From the neuroimaging perspective, a large body of work indicated that maintenance of information in working-memory is supported by PAC in the θ-γ regime (Axmacher et al., 2010; Fell & Axmacher, 2011; Alekseichuk et al., 2016; Leszczynski et al., 2015). For example, enhanced PAC has been associated with increased working memory load (Axmacher et al., 2012) and patients with stronger PAC were capable of maintaining longer sequences in working memory (Leszczynski et al., 2015), suggesting a neural syntax for underlying information maintenance in working memory (Lisman & Jensen, 2013). Along these lines, a recent model proposes a link between working memory supported by θ-γ regime and the retrieval of information during interval timing (Gu et al., 2015; 2018), such that interval timing and working memory differ in terms of which oscillatory features of the oscillating network is used for the extraction of relevant temporal features. At the same time, the oscillatory framework by Gu et al., (2015) has a certain degree of flexibility with respect to the range of frequencies it can accommodate (Teki et al., 2016). Nonetheless, assuming that working memory in interval timing would involve collection of a discrete units of information (van Wassenhove, 2016) as in classical working memory tasks (Siegel et al., 2009), one could expect to see θ-γ coupling at least in the encoding stage, during which participants encoded the duration between two short tones. Despite the extended period of temporal information encoding that was not confounded by other factors such as motor preparation, we found no compelling evidence for the utilization of θ-γ coupling in duration encoding. Although we did not find a typical θ-γ coupling, we did observe α-β coupling, which characteristics did not conform to predicted memory mechanisms. It is also important to note that some studies have previously reported interesting characteristics for β oscillations, which followed parametric modulations during cued working memory when quantitative magnitudes had to be maintained (Spitzer & Blankenburg, 2011). Importantly, duration was one of the tested magnitudes (Spitzer et al., 2014), suggesting that α-β coupling could support some aspects of working memory for duration.
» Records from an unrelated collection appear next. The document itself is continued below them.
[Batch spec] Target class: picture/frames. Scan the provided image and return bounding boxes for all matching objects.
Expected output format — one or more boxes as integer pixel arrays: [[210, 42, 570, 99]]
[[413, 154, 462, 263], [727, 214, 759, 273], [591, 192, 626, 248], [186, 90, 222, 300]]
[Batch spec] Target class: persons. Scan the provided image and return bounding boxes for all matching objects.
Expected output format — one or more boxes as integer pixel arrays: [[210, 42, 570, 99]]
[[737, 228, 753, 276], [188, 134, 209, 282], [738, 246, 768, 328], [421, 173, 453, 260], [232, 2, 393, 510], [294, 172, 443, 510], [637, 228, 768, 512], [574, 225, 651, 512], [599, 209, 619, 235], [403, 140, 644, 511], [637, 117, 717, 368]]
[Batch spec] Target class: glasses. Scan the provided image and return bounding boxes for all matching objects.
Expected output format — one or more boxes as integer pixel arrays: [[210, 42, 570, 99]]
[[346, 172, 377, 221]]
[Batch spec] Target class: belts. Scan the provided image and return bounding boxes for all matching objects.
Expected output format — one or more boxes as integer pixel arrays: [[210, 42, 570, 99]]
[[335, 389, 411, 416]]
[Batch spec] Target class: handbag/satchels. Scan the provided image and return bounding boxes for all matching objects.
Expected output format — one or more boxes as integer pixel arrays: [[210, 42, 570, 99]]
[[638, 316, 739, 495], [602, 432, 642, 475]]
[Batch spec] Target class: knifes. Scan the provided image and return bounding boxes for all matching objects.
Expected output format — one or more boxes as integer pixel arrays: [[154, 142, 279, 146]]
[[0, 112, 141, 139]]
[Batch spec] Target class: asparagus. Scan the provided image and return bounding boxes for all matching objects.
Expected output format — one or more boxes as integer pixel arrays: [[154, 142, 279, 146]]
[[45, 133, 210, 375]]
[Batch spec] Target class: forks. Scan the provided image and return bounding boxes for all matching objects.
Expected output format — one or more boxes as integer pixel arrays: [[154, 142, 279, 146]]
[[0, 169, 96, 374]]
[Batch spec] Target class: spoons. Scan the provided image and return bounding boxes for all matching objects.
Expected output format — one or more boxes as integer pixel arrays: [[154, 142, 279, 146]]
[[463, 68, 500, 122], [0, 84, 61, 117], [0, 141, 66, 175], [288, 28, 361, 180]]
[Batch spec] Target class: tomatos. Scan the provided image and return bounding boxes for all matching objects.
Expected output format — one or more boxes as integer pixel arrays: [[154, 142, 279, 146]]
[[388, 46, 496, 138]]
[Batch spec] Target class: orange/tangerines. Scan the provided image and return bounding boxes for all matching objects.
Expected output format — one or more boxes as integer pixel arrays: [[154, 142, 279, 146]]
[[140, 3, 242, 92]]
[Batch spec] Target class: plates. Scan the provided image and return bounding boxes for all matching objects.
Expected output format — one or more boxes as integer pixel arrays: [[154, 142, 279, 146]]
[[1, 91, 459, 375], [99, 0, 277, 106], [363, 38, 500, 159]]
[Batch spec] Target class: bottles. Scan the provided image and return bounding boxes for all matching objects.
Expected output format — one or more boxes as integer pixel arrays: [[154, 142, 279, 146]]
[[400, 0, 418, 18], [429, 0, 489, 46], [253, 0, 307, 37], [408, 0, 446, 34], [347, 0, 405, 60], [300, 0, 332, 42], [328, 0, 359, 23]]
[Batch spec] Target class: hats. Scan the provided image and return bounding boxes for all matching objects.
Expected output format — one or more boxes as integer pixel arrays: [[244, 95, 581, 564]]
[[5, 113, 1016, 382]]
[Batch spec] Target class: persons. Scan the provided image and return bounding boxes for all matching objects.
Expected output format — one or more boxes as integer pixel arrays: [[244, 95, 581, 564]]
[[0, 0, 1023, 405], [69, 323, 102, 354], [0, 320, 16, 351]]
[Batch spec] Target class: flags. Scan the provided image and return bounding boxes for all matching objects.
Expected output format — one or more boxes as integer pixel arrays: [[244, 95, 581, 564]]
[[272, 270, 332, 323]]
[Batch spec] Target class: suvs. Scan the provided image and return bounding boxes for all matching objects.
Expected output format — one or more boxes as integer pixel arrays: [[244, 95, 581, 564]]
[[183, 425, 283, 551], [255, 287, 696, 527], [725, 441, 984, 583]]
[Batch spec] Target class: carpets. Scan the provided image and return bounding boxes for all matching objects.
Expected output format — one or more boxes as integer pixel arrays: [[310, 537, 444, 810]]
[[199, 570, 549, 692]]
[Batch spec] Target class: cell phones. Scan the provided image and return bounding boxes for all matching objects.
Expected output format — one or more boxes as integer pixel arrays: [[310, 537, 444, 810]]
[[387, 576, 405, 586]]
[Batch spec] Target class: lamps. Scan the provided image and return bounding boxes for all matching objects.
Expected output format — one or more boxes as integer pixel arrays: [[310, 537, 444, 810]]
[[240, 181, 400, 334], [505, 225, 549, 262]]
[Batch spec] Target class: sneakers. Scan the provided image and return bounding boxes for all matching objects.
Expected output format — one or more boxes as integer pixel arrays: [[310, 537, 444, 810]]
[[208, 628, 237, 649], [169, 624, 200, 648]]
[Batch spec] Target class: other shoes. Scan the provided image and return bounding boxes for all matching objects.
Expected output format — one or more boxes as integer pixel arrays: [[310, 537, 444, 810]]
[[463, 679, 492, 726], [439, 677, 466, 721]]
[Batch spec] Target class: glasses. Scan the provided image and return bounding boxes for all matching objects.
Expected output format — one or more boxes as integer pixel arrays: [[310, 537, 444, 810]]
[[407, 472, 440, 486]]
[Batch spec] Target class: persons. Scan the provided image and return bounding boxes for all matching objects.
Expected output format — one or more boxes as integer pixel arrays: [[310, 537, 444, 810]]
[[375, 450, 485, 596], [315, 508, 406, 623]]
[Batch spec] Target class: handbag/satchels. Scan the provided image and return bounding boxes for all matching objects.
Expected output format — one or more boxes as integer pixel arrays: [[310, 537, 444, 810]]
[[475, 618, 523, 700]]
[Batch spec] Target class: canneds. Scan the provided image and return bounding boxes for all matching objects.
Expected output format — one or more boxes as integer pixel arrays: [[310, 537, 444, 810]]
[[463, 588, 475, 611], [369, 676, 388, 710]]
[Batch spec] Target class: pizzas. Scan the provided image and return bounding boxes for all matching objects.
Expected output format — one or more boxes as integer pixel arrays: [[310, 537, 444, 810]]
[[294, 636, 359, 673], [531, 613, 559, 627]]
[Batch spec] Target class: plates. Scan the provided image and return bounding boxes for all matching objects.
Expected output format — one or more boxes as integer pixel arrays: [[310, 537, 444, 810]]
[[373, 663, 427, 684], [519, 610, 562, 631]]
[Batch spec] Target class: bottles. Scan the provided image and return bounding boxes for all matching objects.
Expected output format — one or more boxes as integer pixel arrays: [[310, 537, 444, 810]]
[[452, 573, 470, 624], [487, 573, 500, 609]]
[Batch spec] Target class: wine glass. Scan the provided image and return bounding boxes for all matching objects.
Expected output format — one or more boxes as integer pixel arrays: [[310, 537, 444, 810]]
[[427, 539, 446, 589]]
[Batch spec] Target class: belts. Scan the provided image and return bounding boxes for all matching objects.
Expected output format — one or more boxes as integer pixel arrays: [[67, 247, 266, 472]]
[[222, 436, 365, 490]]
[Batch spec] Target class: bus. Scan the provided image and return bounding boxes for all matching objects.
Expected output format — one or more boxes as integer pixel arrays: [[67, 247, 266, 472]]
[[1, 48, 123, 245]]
Future studies could investigate whether α-β coupling extends the precision with which we encode other magnitudes and what role α-β coupling play in the delay period between encoding and reproduction interval.
α-β PAC in explicit and implicit timing
To further understand the specificity of representations coded by α-β coupling, future studies could investigate α-β coupling in different timing contexts. For example, in explicit and implicit timing, in which the key distinction would be whether task instructions require participants to provide an explicit estimate of duration or not (Coull & Nobre, 2008; Herbst & Obleser, 2017). In current and previous work (Grabot, Kononowicz et al., 2017), α-β PAC was found during explicit timing tasks. Yet, if such coupling regime extends to implicit timing (e.g., foreperiod paradigm; Praamstra, 2010), temporal expectation (Breska & Deouell, 2014; Nobre et al., 2007), the precision hypothesis could reflect a generic property of the PAC strength indexing the temporal precision of information maintenance in brain networks. There is emerging evidence that delta-beta PAC (θ-β PAC) is sensitive to the occurrence, or absence, of a predicted external event in time (Cravo et al., 2011). θ-β PAC has been found to increase in response to predictable cues in temporal orienting (Mento et al., 2018). Together, these results suggest that at least some form of PAC supports anticipatory processes in implicit timing. Of course, anticipation like processes can play a role in explicit timing. Therefore, the future studies should explore functionalities of coupling regimes jointly in explicit and implicit timing.
Conclusion
We report that α-β PAC is present during the encoding and during the reproduction of time intervals. Timing precision results from the balance between the strength of α-β PAC during the encoding and during the reproduction of intervals. We suggest that α-β PAC reflects the precision of temporal representations in the human brain.